Exercise aim ▸ The answer should hold every line of the listing, unchanged and free of images.

Entries shown ▸
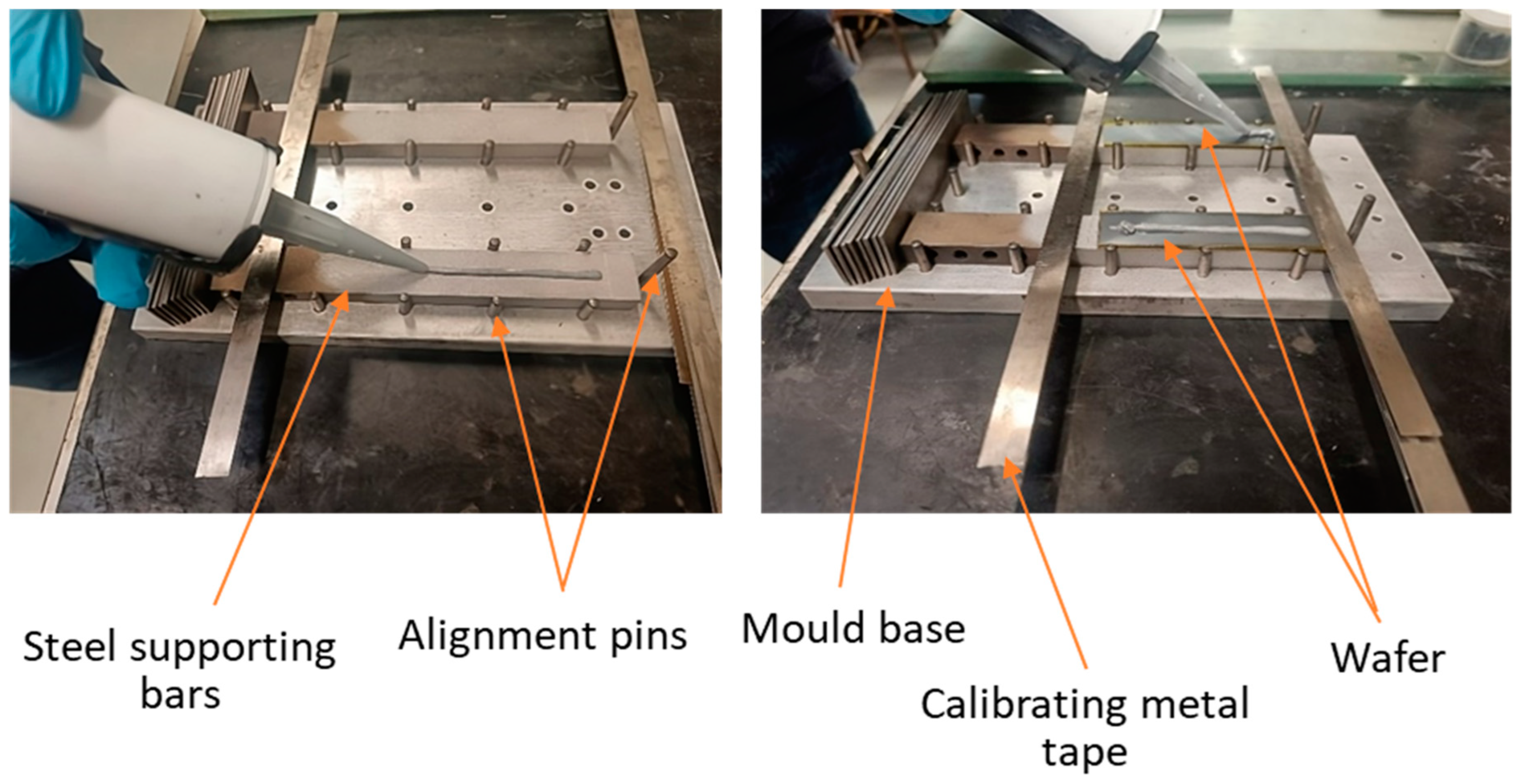 Steel supporting bars

Alignment pins

Mould base

Calibrating metal tape

Wafer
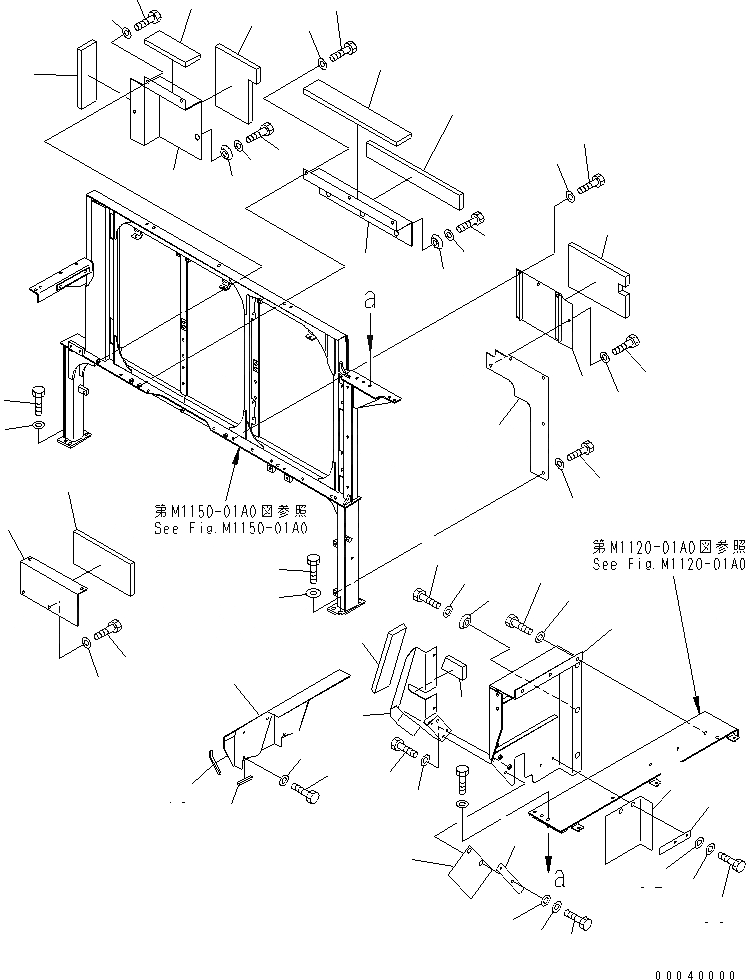 a

第M1150-01A0図参照
See Fig.M1150-01A0

第M1120-01A0図参照
See Fig.M1120-01A0

a

00040000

Response for this exercise ▸
 Steel supporting bars

Alignment pins

Mould base

Calibrating metal tape

Wafer
 a

第M1150-01A0図参照
See Fig.M1150-01A0

第M1120-01A0図参照
See Fig.M1120-01A0

a

00040000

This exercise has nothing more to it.